Anita comes from a Dalit (“untouchable”) family who speak only Maithili, the language of an ethnic community that lives in Sarlahi and in Bihar, north India. The family is very poor with the father working away from home as a rickshaw driver in Birgunj. Last Sunday evening her mother travelled to Birgunj to meet her husband while Anita remained at home with her brother. In what appears to have been a premeditated attack, a friend of the accused called at Anita’s home and invited her brother to go for a short walk. As soon as they were gone the alleged assailant abducted Anita and raped her in a nearby field. Anita fainted. After she recovered consciousness she made her way back to her hut, bleeding profusely. When her brother returned to find his sister covered in blood he immediately called their parents who rushed back to the village, arriving on Monday morning. They filed a complaint at the local police station and then took Anita to a local health post for treatment as she was still bleeding.

The accused is also a Dalit, however he is rich and powerful man in the District. He has been missing since the incident. On returning to the village with their daughter locals tried to convince the family to drop the case and accept a large settlement (50 lakh rupees – £33k), however Anita’s father was adamant that they would not accept the money. Local politicians and villagers then began to put pressure on the family to resolve the issue through a local panchayat (assembly), arguing that it should be resolved within the village and that it would not help the family if news of the case spread further afield.

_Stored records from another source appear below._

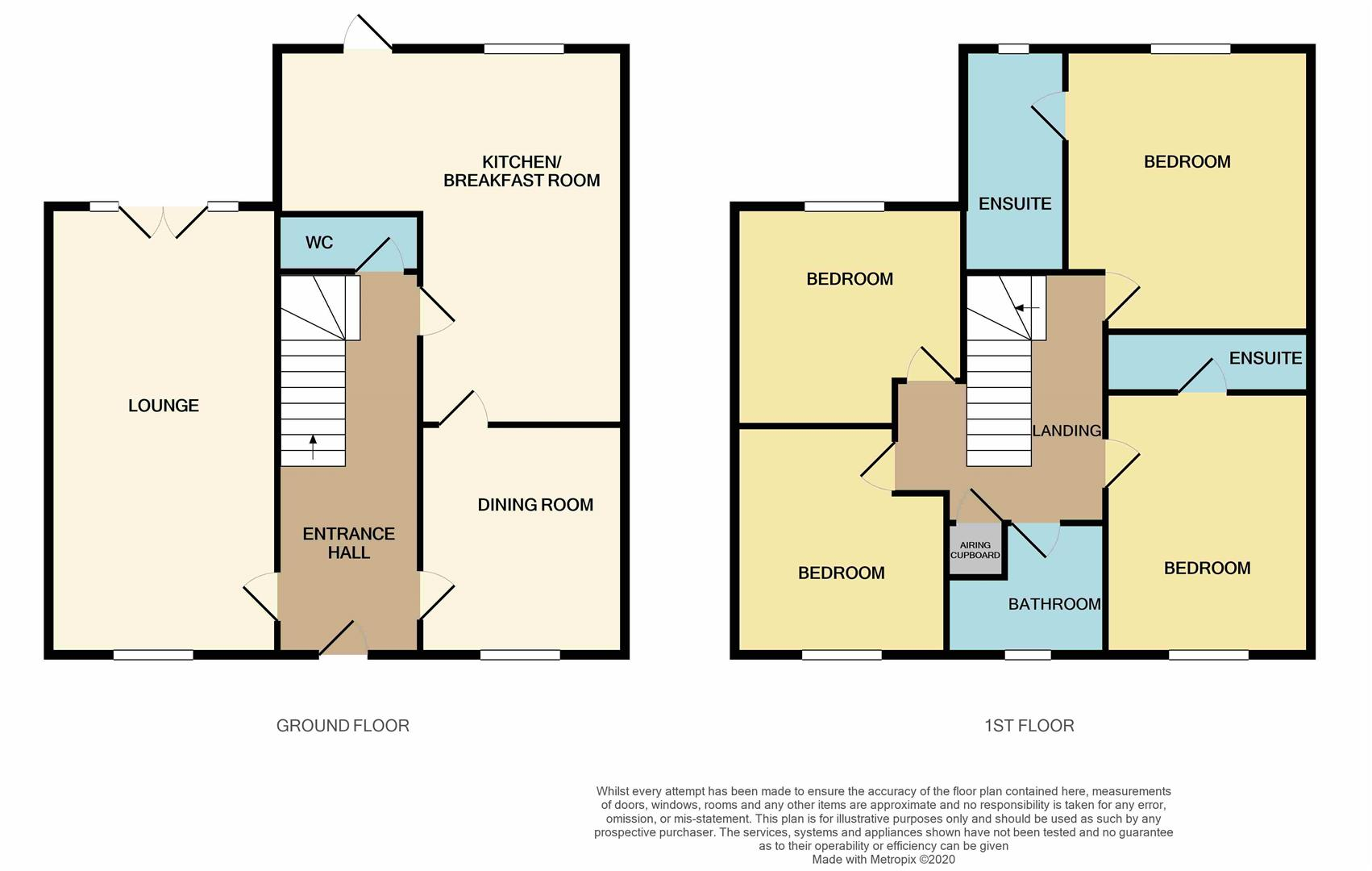 Floorplans For 3 Legion Close, Roade, NORTHAMPTON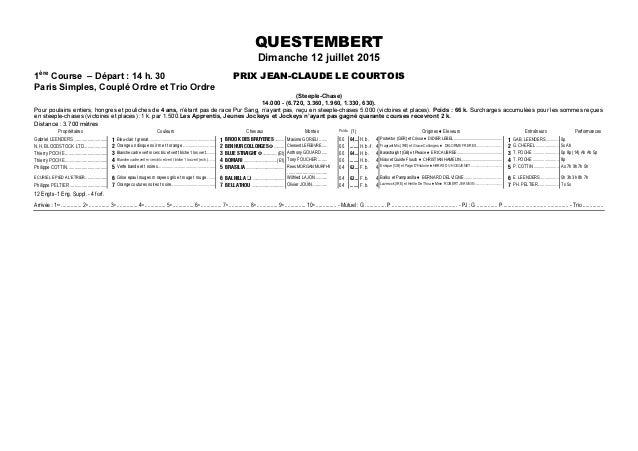 QUESTEMBERT Dimanche 12 juillet 2015 1ère Course – Départ : 14 h. 30 PRIX JEAN-CLAUDE LE COURTOIS Paris Simples, Couplé Or...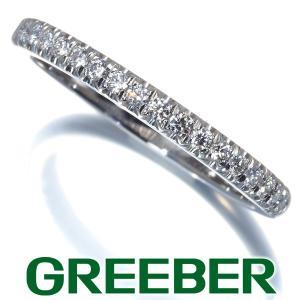 ティファニー リング 指輪 ダイヤ ダイヤモンド ソレスト ハーフエタニティ 10号 Pt950/プラチナ BLJ 大幅値下げ品|greeber01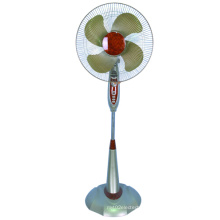 16 '' Decorative and Beautiful Standing Fans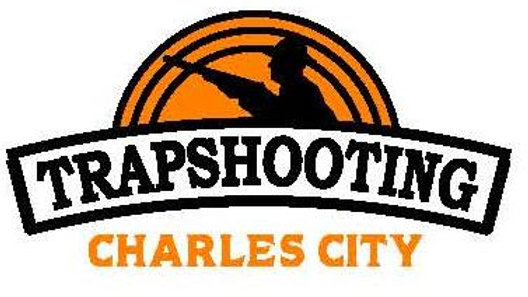 Charles City Trapshooting Gildan Crewneck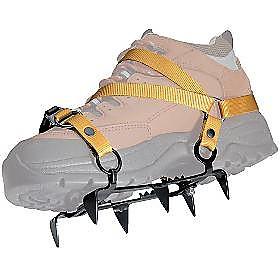 photo: Trango Ice Walker 6-Point Crampon traction device
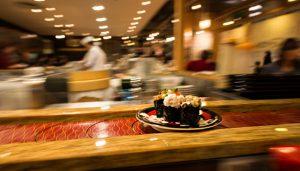 Conveyor Belt Sushi | JAPAN PLUS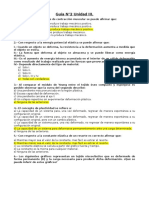 Guía N°2 Unidad III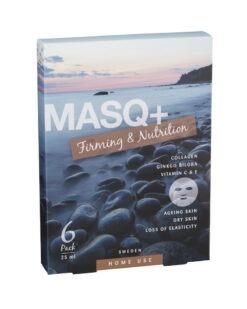 Powerlite MASQ+ Firming & Nutrition 6-pack
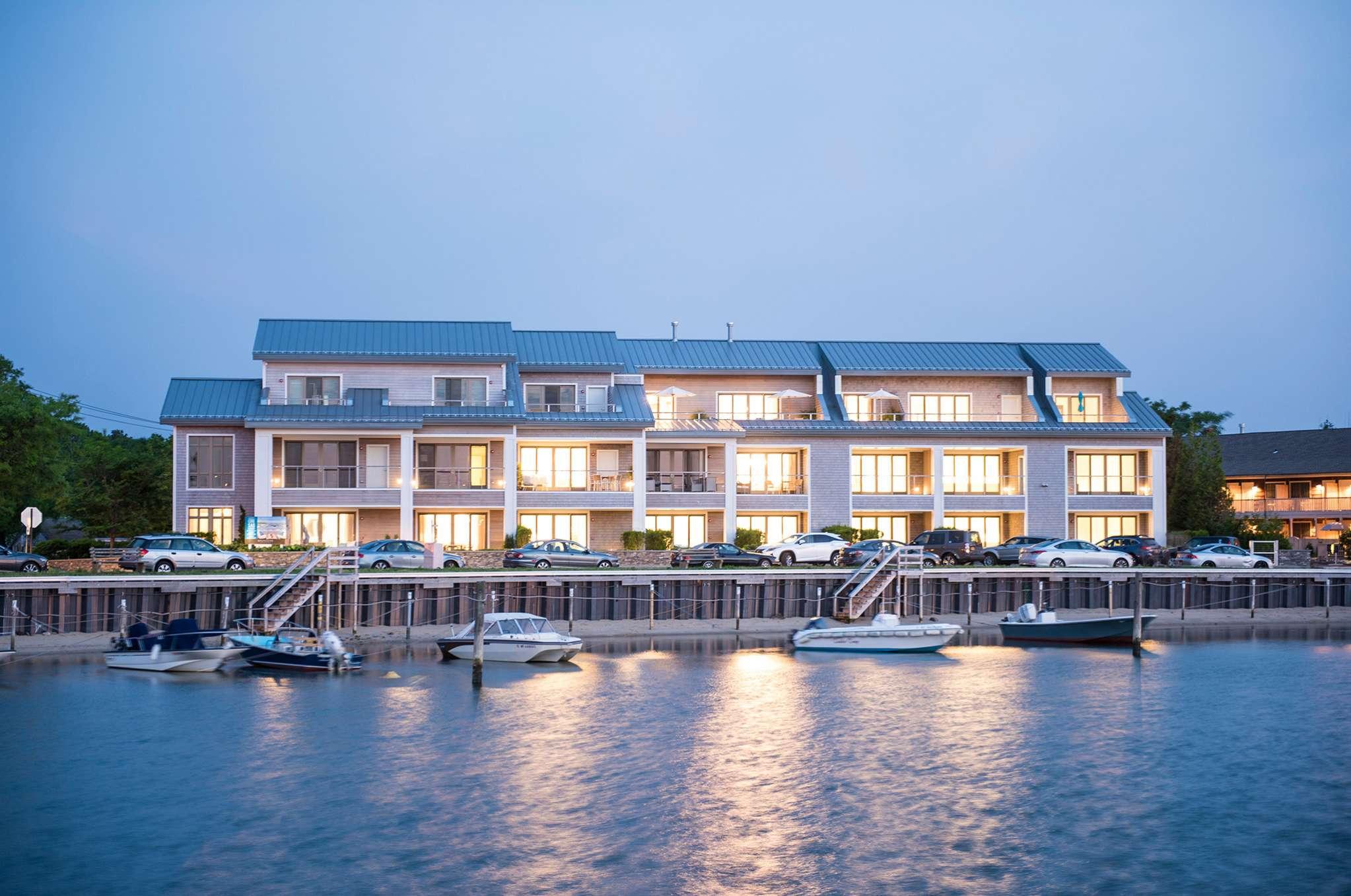 Condominium for Sale at Harbor's Edge - Resort Lifestyle In Sag Harbor 21 West Water Street, 2b, Sag Harbor, New York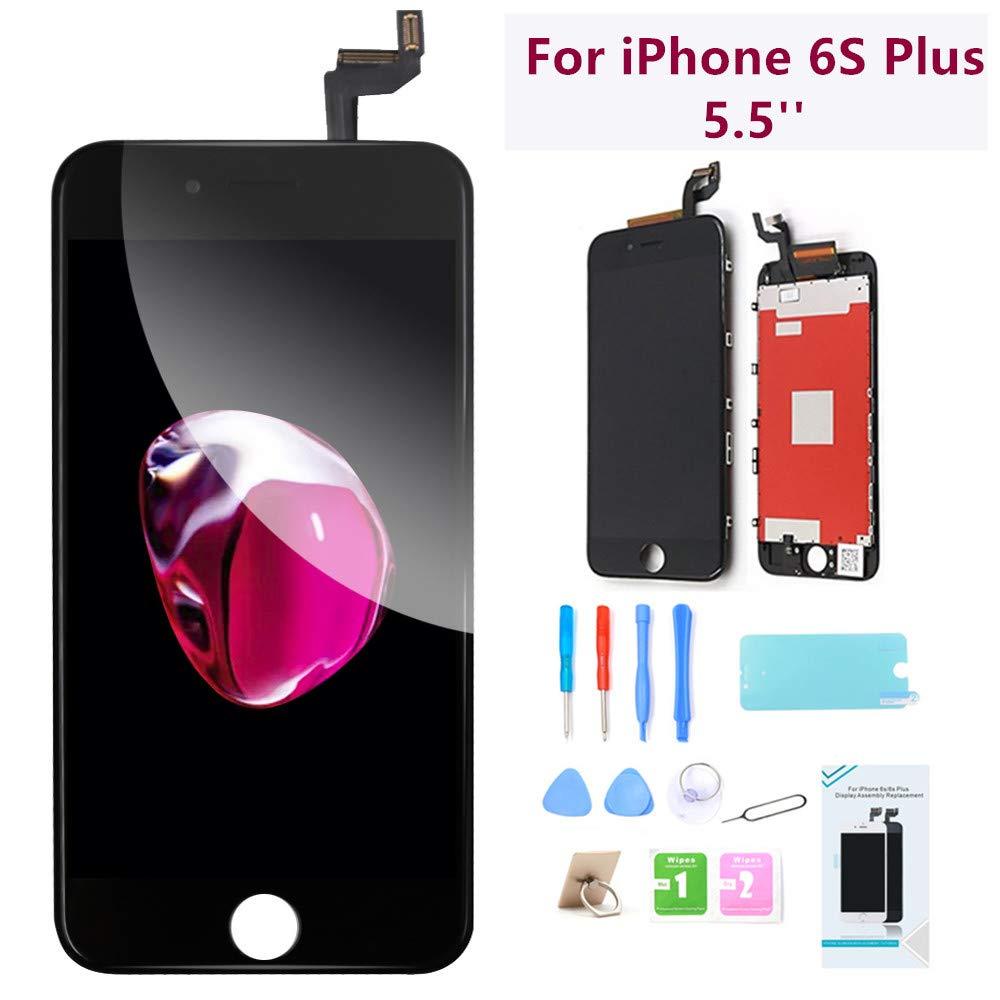 Ibaye - Reemplazo de Pantalla iPhone 6s Plus 5.5 Táctil LCD con Herramientas de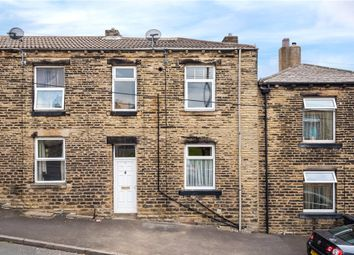 Thumbnail 2 bed terraced house for sale in King Street, Heckmondwike, West Yorkshire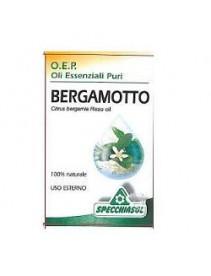 Bergamotto Olio Ess Puro 10ml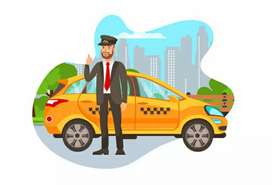 Required car drivers in guntur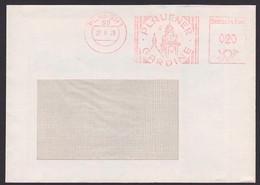 Plauen Plauener Gardinen AFS =DP 020= 1978 Vogtland Abb. Rathausturm, Volkskunst - Poststempel - Freistempel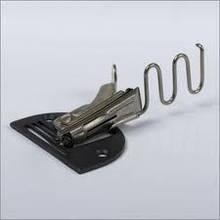 Пристосування для Одноигольных швейних машин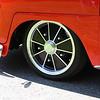 VW Show _SanJose 2008_028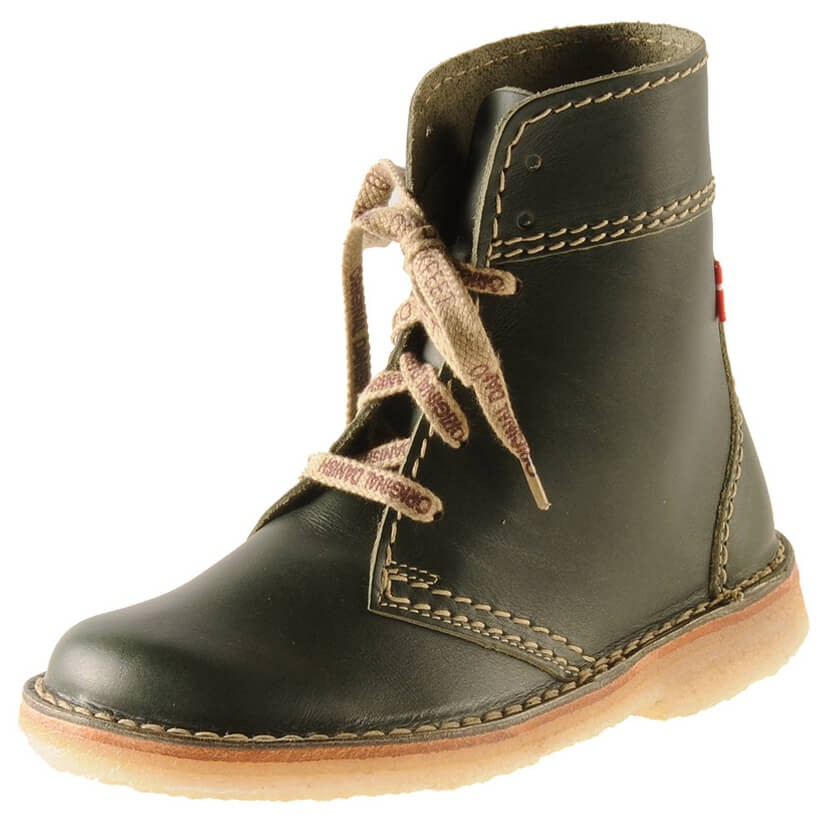 DUCKFEET ダックフィート Faborg ( Green ) ★ 登山靴 ・ 靴 ・ 登山 ・ アウトドアシューズ ・ 山歩き ★
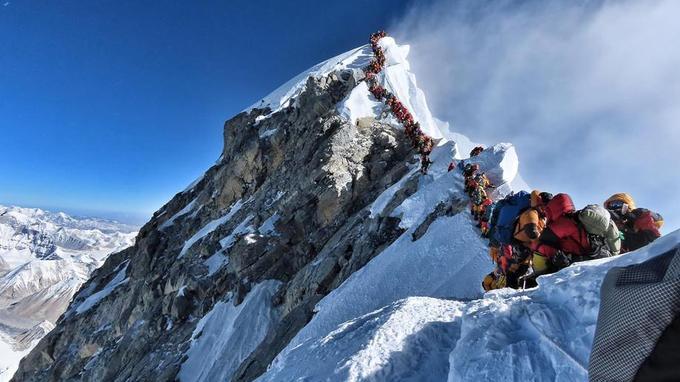 Everest : 10 alpinistes sont morts en une semaine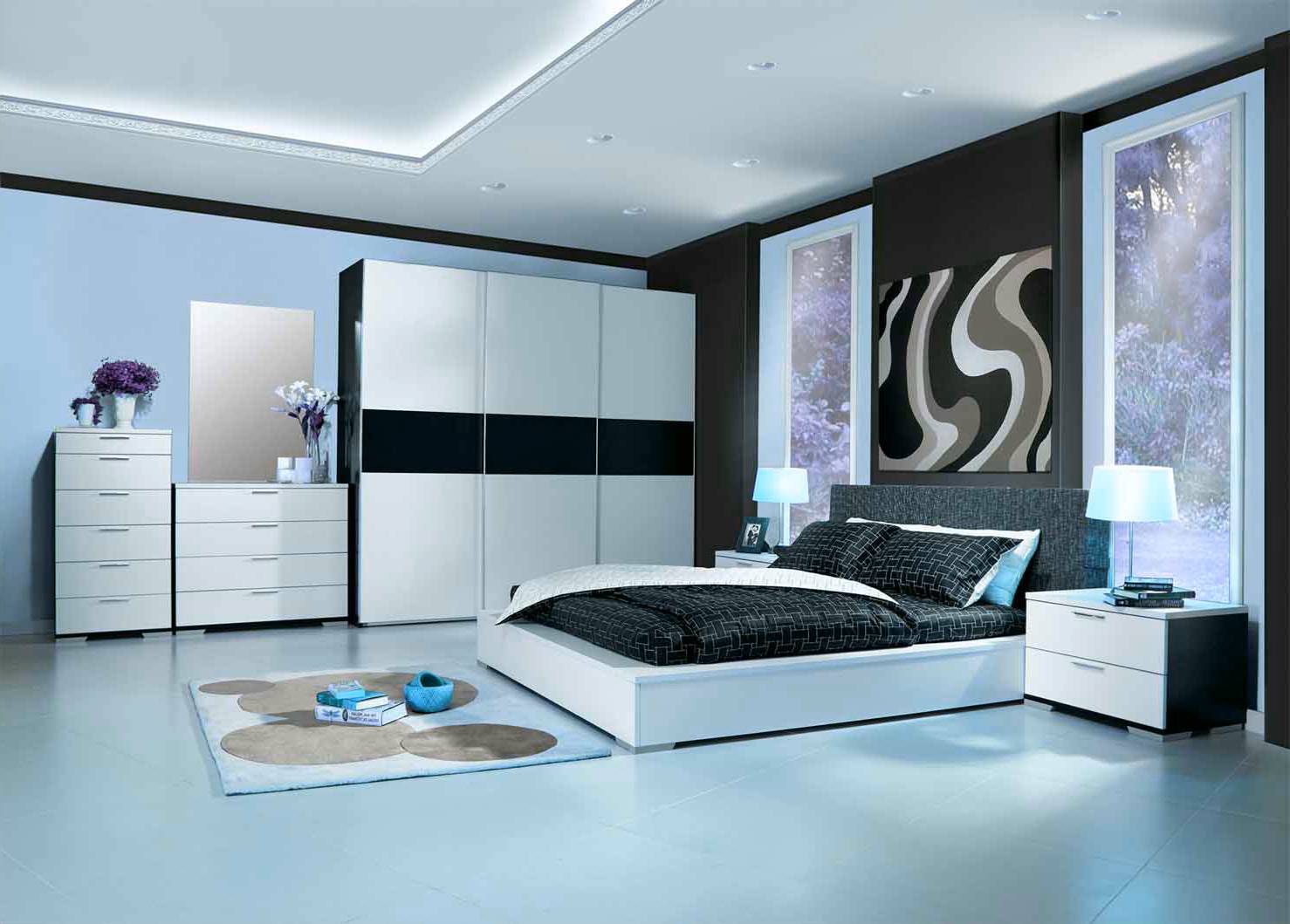 Home Design Bedroom 31 Awesome Interior Design Inspiration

After reaching the village Sabitri spoke to the family and was approached by the police, officials and villagers who, on assuming that she was a representative of an NGO in Kathmandu, proceeded to offer her 5 lakh (£3k) if she could convince the family to accept the ‘compensation’ and drop the case. Sabitri felt that under these circumstances it would be impossible for the family to get legal justice from the village. The family were also feeling very threatened and vulnerable as the village is very isolated, being 5 kilometres walk from the nearest town. Therefore she decided that it would be best for Anita and her family if they were to leave the village in secret. They did so yesterday morning and arrived at our centre in the evening.

Today ChoraChori will be approaching police headquarters in Kathmandu to explain the situation and file a formal complaint. In our experience the police in Kathmandu are much better at prosecuting cases properly. The assailant – and his accomplice – cannot be allowed to escape justice through bribery, informal “settlement” and cover up. Meantime we will provide Anita with all the professional support she needs at our residential centre, through our staff psychosocial counsellor, Sailu Rajbhandari.